L'Inde souhaite que WhatsApp suspende le déploiement de ses noms d'utilisateur

L'Inde tente d'empêcher la future fonctionnalité de nom d'utilisateur de WhatsApp avant même son lancement. Le ministère indien de l’Électronique et des Technologies de l’information (MeitY) a adressé une notification à Meta, arguant que les noms d’utilisateur pourraient favoriser la cybercriminalité et ne devraient pas être mis en place avant la fin des consultations gouvernementales. Les détracteurs ont vivement critiqué cette lettre, estimant qu’elle n’avait aucun fondement juridique.

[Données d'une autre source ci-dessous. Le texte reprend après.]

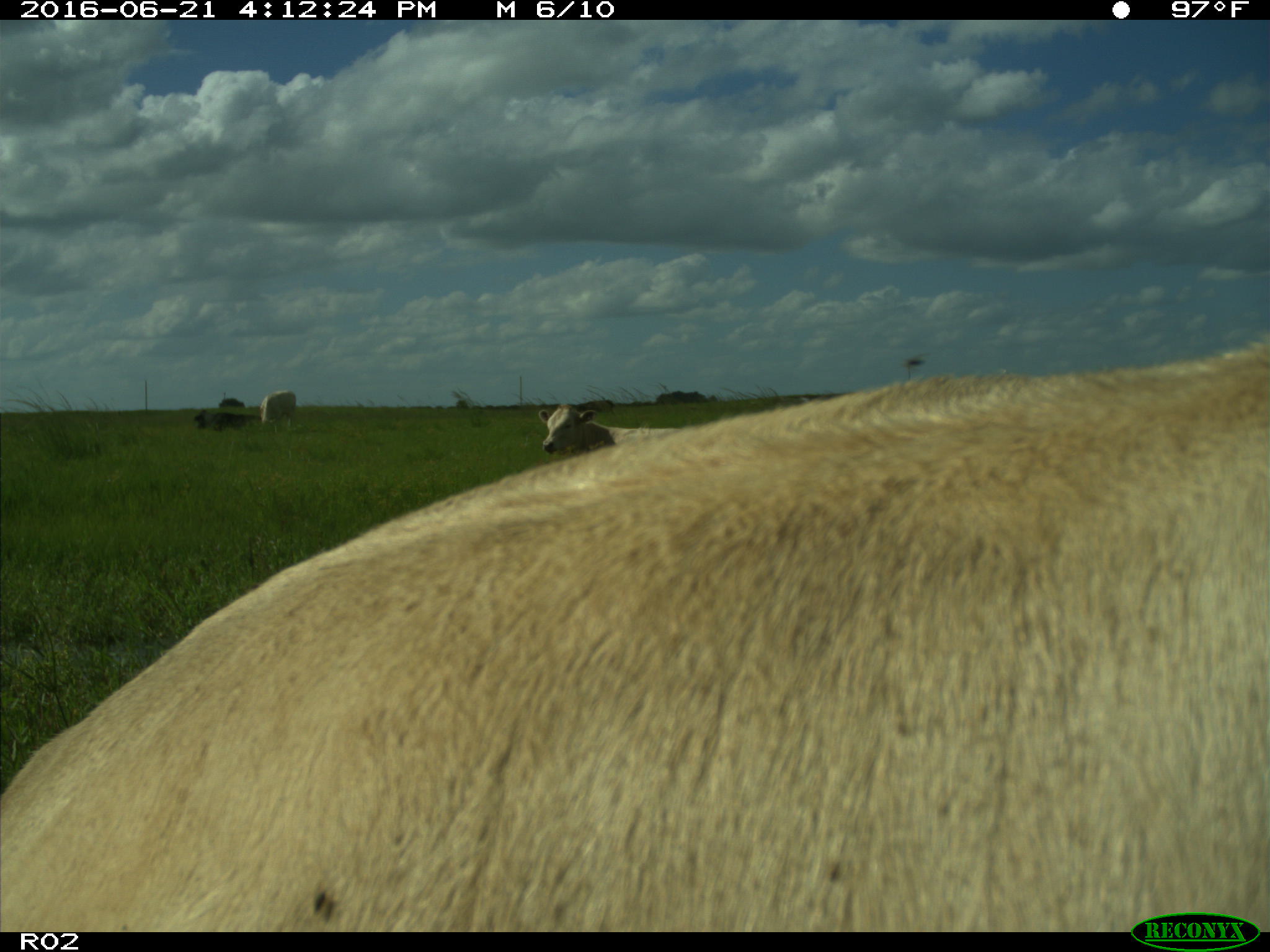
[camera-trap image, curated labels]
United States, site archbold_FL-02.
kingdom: Animalia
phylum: Chordata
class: Mammalia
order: Artiodactyla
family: Bovidae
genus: Bos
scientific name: Bos taurus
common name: domestic cow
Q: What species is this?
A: Bos taurus (domestic cow).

Dans la foulée du lancement de la fonctionnalité de nom d’utilisateur de WhatsApp, celle-ci a été critiquée par le MeitY pour faciliter « l’usurpation d’identité et la falsification d’identité, y compris l’usurpation d’identité de particuliers, d’autorités publiques, d’institutions financières et d’agences gouvernementales, en permettant l’adoption de noms d’utilisateur ressemblant étroitement à ceux de personnes ou d’institutions réelles ». Le MeitY laisse entendre qu’il pourrait engager une action réglementaire à l’encontre de Meta pour avoir lancé une fonctionnalité qui, selon lui, pourrait favoriser la cybercriminalité. Meta dispose de trois jours pour répondre.
Les détracteurs estiment que le gouvernement outrepasse ses prérogatives
Le ton de l’avis est inhabituellement ferme, mais tout le monde ne partage pas l’avis du MeitY.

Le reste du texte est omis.